Laughing at your assessment that I am bad at this game because I was able to level everything without having too much trouble getting through the entire game and DLC, while it sounds like you weren't. This wasn't my first souls game; I know how to play them. It is very simple to learn how to play these games. Afterwards, it's just a test in patience.

It seems like you are used to complaints that these games are too hard. I do not feel that way. I just think the combat doesn't have the depth to justify how much of the game is just combat. Weapons may feel different on a surface level, but there isn't nearly as much variety and depth as any dedicated action game. In BB, your moves provoke either a stun or no stun. Which means you either can follow up or you can't. Pretty simple. Play Bayo; play DMC; play ninja gaiden; play MGR; play viewtiful joe; all of these games offer much more interesting and rewarding combat.

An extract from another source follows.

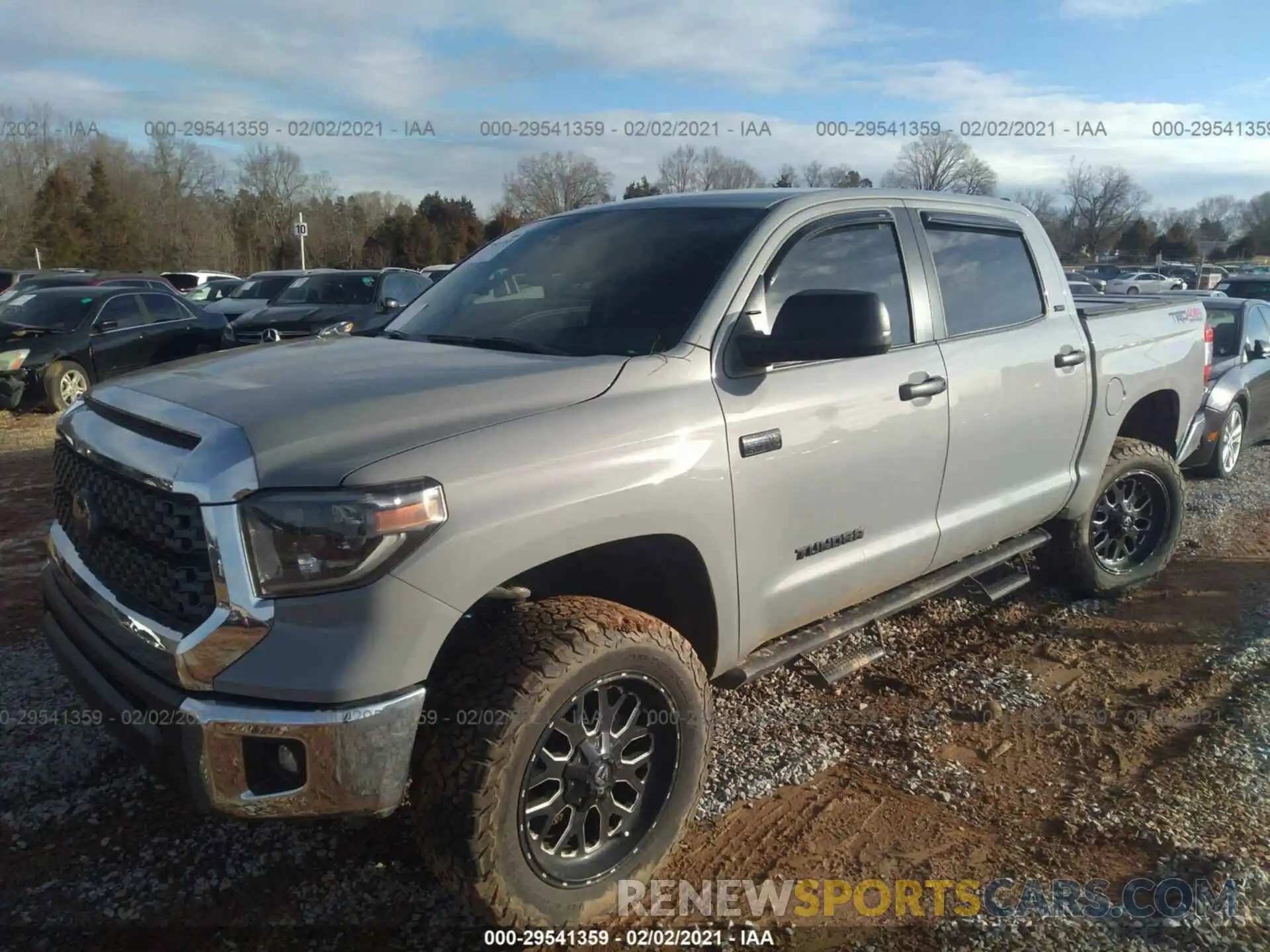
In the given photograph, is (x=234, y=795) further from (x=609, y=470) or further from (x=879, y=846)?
(x=879, y=846)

Is BB's combat better than the absolute worst the medium has to offer (e.g. batman games)? Yes. But it's still mid.

6 months ago

'In BB, your moves provoke either a stun or no stun. Which means you either can follow up or you can't. Pretty simple.' - This line by itself summarises why I believe you have no idea what you're talking about. This is a game where a frame or two can be the difference between living or dying, where every commitment to an animation is a choice, you can't just break yourself out of these animations like you can in most games, they are small, tiny decisions which can and do regularly act as a major deciding factor as to whether you are successful in combat or not. Just the difference between the Saw Spear and Saw Cleaver's trick weapon timing along has a vastly different feel to it in the heat of combat, and these are two weapons that are identical in most other respects.

You saying that the variety of choice in combat comes down to 'stun or don't stun,' is extremely deluded, and you're providing absolutely no meaningful discussion beyond plugging other games, and there are several thousand other actual reviews of this game on here that I could be engaging with so I'm gonna leave it there now.

Ta for the review, keep up the good work.

6 months ago

@WitchyKing66 Maybe the reason you seem to struggle with these games is that you are conceptualizing the combat as more complicated than it is. When I say a weapon imparts stun or no stun, that isn't a choice really. The game dictates that. But, if my enemy is staggered, I go for another hit. If not, I dodge until there is another opening. This is simple. Doesn't make it always easy though. Requires execution and patience. Can be okay for a while, but is, ultimately, mid.

Anyway, thanks for the fun discussion. Sad to see you go.